DE - Quanto tempo o senhor acha que esta crise irá durar?

TP - Isso depende das políticas escolhidas pelos governos. Se em primeiro lugar eles evitarem o protecionismo, em segundo lugar, eles pararem de estimular a economia com a impressão de dinheiro, esta crise poderia acabar até o fim do ano. Basta lembrar a depressão de 1920 a 1921. Mas se eles continuarem com os estímulos e adotarem medidas protecionistas, esta crise poderá durar mais de uma década. Um exemplo de país que falhou ao estimular a economia, depois de ter tido uma bolha de títulos, é o Japão. Havia uma bolha imensa no Japão, criada pelo crédito fácil, dado pelo Banco Central. Eles continuaram com taxas de crescimento estagnadas por mais de uma década porque o governo ficava tentando estimular a economia. Quando você recorda essa experiência japonesa, todos os políticos ficam quietos, eles não querem falar nisso, pois está provado que foi um fracasso.

Larry Downing/Reuters

 

Muita gente acredita que Barack Obama pode andar sobre as águas. Ele pode ser um homem excelente, mas ele não pode suspender a Lei da Gravidade ou a lei da oferta e da procura.

DE - O senhor acredita que o mundo sairá diferente desta crise?

TP - Sim, de várias maneiras, algumas saudáveis e outras não. Na maneira saudável, acredito que as pessoas vão saber sobre os riscos da intervenção do governo para atender os próprios interesses políticos. O aspecto negativo, e isso é preocupante, é a chamada coordenação de políticas financeiras em nível internacional. Por exemplo, os políticos vêm tentando acabar com os paraísos fiscais há mais de uma década. Agora é a oportunidade que eles têm. De acordo com o G20, Liechtenstein foi o culpado pela crise financeira mundial. Ninguém sério acredita nisso!

DE - O senhor é a favor ou contra a extinção dos paraísos fiscais?
—————
Responda com base na entrevista:
1. Que país é citado como exemplo de quem falhou ao estimular a economia depois de uma bolha de títulos?
2. Além da lei da oferta e da procura, que lei Barack Obama não pode suspender?
3. De acordo com o G20, quem foi o culpado pela crise financeira mundial?
As entradas não têm relação com a entrevista.
—————
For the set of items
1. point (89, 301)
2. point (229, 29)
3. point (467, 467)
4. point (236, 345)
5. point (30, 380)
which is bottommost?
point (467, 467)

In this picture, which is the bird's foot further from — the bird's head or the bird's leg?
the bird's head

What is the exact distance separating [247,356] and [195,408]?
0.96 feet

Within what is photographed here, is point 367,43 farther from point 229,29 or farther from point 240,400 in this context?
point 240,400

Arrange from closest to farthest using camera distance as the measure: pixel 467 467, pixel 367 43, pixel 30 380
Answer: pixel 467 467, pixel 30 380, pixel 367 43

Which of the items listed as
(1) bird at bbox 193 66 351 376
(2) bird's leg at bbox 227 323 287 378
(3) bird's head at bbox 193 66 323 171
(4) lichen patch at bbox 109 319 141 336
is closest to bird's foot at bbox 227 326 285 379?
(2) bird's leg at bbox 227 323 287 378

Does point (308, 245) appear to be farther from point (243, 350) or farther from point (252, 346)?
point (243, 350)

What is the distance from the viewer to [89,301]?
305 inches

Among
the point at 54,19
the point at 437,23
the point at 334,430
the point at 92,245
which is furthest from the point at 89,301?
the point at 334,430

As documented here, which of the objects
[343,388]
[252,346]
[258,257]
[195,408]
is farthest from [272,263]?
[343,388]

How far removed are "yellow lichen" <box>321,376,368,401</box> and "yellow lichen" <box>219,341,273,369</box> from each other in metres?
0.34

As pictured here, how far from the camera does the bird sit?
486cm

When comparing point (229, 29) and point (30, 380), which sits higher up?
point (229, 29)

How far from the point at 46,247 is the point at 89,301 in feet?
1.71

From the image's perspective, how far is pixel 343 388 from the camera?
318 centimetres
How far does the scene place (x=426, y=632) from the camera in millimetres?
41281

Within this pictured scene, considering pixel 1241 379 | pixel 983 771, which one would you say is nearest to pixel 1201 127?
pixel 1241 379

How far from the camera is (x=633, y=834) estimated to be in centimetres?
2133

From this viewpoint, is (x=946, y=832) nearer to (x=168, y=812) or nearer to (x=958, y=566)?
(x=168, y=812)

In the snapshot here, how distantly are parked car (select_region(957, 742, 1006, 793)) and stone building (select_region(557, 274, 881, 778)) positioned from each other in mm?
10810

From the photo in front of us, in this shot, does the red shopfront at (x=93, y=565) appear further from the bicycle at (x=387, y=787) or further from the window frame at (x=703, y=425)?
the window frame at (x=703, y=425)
—————
*Resolução do problema:*
1. O país citado é o Japão.
2. Ele não pode suspender a Lei da Gravidade.
3. O culpado foi Liechtenstein.